With a disease as threatening as COVID-19, Dr Agarwal also warns that diabetic patients face an added risk of developing COVID-19 pneumonia, which is a known complication with the viral infection and a leading cause of death in many COVID cases.

Adds Dr Sandeep Budhiraja, Senior Director, Institute of Internal Medicine, Max Healthcare, “Diabetic patients suffering from any viral disease must also be attended to at once because the pre-existing condition can make it difficult for the body to beat the infection naturally, if not taken care of in time. It can manifest into severe complications such as pneumonia and kidney failure (which have been linked to COVID-19 deaths). The immune system is already compromised, which makes it easier for viruses to thrive in the body amidst high blood glucose levels. Plus, with bad inflammation levels, it can also compromise your diabetes diagnosis. The risk exists for people suffering from both Type-1 and Type-2 diabetes.

Diabetics face risk post-recovery too
For those who recover from the virus, it’s not just the risk of infection which makes diabetic patients scared.

A lot of diabetic patients, who have recovered from the virus continue to experience problems and fluctuations with their insulin levels. From absolutely low sugar levels to an unusually high sugar reading- managing diabetes level, in the long run, can pose problems too.

Dr Agarwal adds, “Patients who have been hospitalised with COVID, either for moderate or severe forms of infection are given steroids, which influences readings.
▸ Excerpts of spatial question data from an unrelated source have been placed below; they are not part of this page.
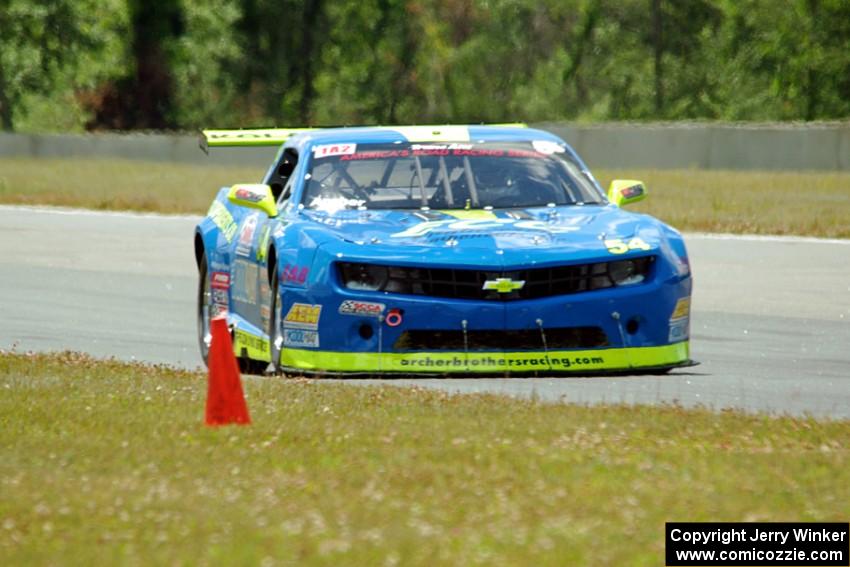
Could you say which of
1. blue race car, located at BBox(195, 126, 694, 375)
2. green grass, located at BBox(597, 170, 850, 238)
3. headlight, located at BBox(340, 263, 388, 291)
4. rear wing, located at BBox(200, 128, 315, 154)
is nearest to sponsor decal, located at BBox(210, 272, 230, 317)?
blue race car, located at BBox(195, 126, 694, 375)

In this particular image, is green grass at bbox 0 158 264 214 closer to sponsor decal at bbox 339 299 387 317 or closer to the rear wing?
the rear wing

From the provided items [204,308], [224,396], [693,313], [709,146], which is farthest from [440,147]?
[709,146]

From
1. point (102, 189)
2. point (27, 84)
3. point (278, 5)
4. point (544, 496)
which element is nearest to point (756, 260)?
point (544, 496)

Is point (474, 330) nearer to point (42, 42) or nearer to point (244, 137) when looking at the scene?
point (244, 137)

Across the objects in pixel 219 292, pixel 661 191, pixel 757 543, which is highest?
pixel 757 543

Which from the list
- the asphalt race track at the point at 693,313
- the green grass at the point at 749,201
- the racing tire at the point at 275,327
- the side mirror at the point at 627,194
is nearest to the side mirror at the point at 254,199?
the racing tire at the point at 275,327

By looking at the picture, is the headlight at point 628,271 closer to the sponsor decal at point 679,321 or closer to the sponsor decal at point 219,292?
the sponsor decal at point 679,321

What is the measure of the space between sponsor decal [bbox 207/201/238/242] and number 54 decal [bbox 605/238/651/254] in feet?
9.03

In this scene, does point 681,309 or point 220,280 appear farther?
point 220,280

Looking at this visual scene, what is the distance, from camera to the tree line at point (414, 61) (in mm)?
57250

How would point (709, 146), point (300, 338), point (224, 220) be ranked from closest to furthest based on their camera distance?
point (300, 338) → point (224, 220) → point (709, 146)

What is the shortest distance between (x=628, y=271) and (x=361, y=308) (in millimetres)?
1400

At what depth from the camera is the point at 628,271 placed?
974 centimetres

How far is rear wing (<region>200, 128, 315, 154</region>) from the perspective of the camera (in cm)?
1216
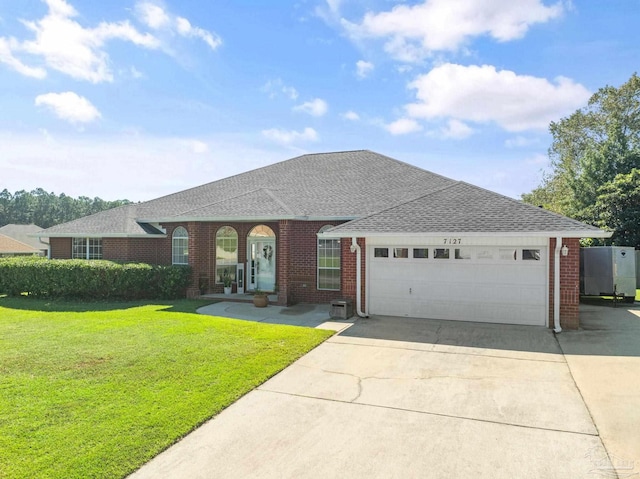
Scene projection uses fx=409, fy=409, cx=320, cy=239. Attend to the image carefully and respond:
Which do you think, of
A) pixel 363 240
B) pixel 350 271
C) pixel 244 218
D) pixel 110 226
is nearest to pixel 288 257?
pixel 244 218

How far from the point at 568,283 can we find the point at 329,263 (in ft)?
23.2

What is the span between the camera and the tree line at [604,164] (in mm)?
22031

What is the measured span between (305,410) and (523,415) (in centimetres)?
290

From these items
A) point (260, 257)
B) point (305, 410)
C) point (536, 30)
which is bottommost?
point (305, 410)

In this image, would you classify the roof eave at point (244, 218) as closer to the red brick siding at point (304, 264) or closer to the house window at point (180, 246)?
the red brick siding at point (304, 264)

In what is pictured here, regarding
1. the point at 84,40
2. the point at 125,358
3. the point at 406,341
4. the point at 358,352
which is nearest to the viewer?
the point at 125,358

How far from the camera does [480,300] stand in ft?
35.9

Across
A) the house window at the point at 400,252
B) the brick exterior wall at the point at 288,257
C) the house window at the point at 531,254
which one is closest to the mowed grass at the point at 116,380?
the brick exterior wall at the point at 288,257

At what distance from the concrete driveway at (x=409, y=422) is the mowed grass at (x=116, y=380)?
43 cm

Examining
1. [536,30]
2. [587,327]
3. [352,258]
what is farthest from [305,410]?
[536,30]

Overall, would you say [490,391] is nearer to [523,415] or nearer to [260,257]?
[523,415]

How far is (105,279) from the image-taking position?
1465 cm

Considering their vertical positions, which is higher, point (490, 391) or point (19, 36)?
point (19, 36)

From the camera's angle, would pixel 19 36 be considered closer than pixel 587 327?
Yes
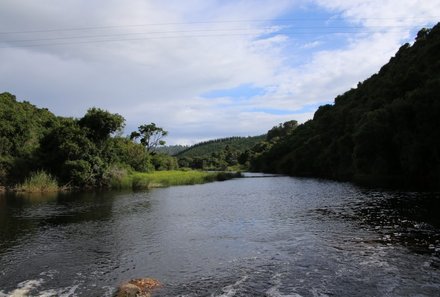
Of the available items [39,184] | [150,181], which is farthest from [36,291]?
[150,181]

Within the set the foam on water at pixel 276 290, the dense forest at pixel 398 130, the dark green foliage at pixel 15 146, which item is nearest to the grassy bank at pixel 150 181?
the dark green foliage at pixel 15 146

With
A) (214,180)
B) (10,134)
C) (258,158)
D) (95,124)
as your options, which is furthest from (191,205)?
(258,158)

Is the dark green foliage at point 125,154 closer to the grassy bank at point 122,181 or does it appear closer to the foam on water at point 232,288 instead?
the grassy bank at point 122,181

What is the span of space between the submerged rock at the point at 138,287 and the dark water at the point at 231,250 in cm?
55

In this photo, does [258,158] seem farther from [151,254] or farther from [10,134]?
[151,254]

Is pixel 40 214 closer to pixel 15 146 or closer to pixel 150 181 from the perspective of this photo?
pixel 150 181

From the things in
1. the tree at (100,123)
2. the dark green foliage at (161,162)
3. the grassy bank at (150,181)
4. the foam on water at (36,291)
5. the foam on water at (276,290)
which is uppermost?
the tree at (100,123)

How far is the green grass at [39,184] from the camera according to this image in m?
59.9

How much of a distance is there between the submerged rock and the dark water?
547 mm

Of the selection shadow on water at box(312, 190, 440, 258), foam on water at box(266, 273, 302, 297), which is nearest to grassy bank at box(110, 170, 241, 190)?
shadow on water at box(312, 190, 440, 258)

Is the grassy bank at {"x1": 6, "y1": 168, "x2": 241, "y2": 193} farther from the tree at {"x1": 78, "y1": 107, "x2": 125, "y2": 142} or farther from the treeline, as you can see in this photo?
the tree at {"x1": 78, "y1": 107, "x2": 125, "y2": 142}

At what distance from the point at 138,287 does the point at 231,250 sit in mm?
7721

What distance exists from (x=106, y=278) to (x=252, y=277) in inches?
249

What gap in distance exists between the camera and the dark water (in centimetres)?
1585
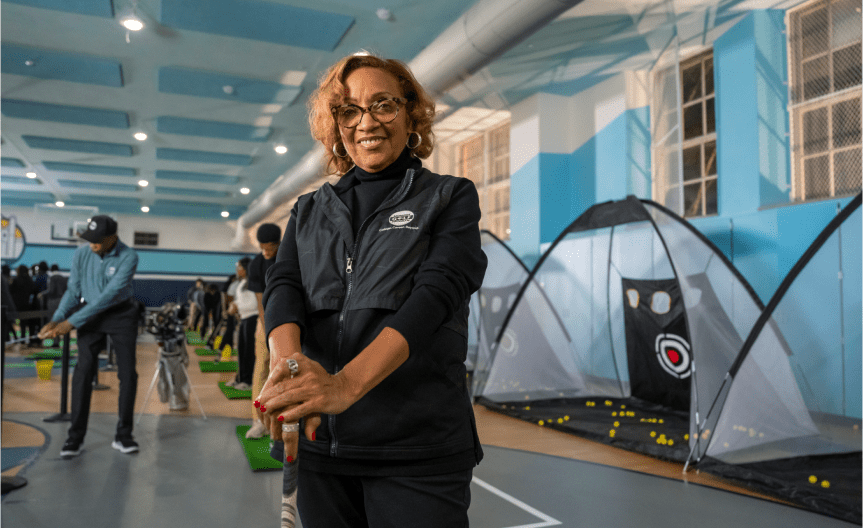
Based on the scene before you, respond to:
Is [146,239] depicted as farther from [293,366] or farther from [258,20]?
[293,366]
What we also see is that the insulin requirement goes up tremendously in the acute phase of the illness, due to possible stress and inflammation.”

Dr Tanna also adds that diabetic patients who have made a successful recovery must remain considerate about follow-ups, insulin dosage and vital parameters.
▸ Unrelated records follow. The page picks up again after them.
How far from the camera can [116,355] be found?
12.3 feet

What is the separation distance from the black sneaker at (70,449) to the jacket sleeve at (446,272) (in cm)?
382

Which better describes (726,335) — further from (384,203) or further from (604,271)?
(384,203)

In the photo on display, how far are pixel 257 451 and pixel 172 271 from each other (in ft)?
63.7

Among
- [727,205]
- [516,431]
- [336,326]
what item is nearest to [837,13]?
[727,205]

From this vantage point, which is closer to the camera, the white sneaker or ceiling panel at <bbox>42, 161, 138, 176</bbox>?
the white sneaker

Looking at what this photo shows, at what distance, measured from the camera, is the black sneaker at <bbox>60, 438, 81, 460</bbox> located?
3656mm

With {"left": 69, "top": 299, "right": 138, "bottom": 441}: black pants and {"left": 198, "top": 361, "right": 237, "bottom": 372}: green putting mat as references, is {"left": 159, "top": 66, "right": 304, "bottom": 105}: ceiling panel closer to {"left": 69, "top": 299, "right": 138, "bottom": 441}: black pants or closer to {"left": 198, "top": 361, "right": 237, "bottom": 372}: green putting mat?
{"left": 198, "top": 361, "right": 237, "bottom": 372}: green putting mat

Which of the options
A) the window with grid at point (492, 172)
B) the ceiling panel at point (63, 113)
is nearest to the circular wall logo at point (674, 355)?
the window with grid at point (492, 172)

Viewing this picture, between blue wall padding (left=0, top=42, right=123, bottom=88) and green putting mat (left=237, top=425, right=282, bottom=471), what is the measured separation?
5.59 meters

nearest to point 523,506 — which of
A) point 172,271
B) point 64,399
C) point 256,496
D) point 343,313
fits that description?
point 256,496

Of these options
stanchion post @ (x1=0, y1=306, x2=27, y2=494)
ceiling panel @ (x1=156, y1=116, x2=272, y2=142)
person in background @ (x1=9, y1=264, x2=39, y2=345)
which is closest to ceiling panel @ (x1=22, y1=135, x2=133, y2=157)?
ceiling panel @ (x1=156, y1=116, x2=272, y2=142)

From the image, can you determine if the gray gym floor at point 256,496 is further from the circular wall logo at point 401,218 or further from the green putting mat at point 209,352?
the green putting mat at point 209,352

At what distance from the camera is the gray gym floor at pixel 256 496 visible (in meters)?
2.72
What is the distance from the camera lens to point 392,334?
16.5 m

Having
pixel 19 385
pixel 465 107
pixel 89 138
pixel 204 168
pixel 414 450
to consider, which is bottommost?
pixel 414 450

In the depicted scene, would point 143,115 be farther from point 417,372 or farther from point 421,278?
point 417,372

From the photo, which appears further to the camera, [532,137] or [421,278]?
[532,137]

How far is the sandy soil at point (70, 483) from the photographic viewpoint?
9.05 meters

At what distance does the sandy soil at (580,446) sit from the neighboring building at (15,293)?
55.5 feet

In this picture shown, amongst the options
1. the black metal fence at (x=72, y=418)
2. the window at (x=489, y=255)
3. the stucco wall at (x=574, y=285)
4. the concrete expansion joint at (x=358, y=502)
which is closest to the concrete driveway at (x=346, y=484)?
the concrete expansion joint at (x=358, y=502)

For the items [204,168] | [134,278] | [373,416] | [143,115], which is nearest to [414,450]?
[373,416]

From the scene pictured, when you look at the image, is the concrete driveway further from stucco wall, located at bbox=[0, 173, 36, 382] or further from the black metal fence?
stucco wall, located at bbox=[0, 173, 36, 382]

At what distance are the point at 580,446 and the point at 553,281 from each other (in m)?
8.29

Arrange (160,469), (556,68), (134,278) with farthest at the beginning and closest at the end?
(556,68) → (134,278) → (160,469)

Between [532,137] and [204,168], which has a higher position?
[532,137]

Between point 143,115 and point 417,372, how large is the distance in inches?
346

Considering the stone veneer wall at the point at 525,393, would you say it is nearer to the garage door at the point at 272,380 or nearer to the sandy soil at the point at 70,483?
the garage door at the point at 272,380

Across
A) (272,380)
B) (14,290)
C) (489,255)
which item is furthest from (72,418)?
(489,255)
“Glucose levels take time to come under control in post-recovery phase, which is why at times multiple oral drugs are administered and strict monitoring of glucose levels, with frequent alterations in anti-diabetic medications, is suggested. ”

Some patients may also benefit from the usage of insulin injections to control the post-infection control surge. However, doctors do add a warning of caution that people with diabetes need to weigh in the risk of predisposition to post COVID complications and something they need to duly keep their doctors in the loop about as well.

Managing diabetes with COVID-19: What preventive steps can you take?

The better in charge you are of keeping your blood sugar in check, the better you can keep COVID-19 at bay. Even after battling a brush with COVID-19, patients need to follow preventive steps to keep themselves healthy and recover faster.

Since blood sugar levels can be brittle during this phase and impact immunity, make sure you drink plenty of fluids and prevent dehydration.

It is also important that you take care of and avoid minor cuts and bleeds. Foot hygiene, along with hand hygiene should not be ignored at this vulnerable time. Meticulous skin care can ensure that cuts and bleeds do not turn into major infections which impact blood flow.

Lastly, do not treat this as a time to ignore lifestyle modifications- sleep well, exercise well (even if at home) and eat right, all of which can help keep your immunity healthy.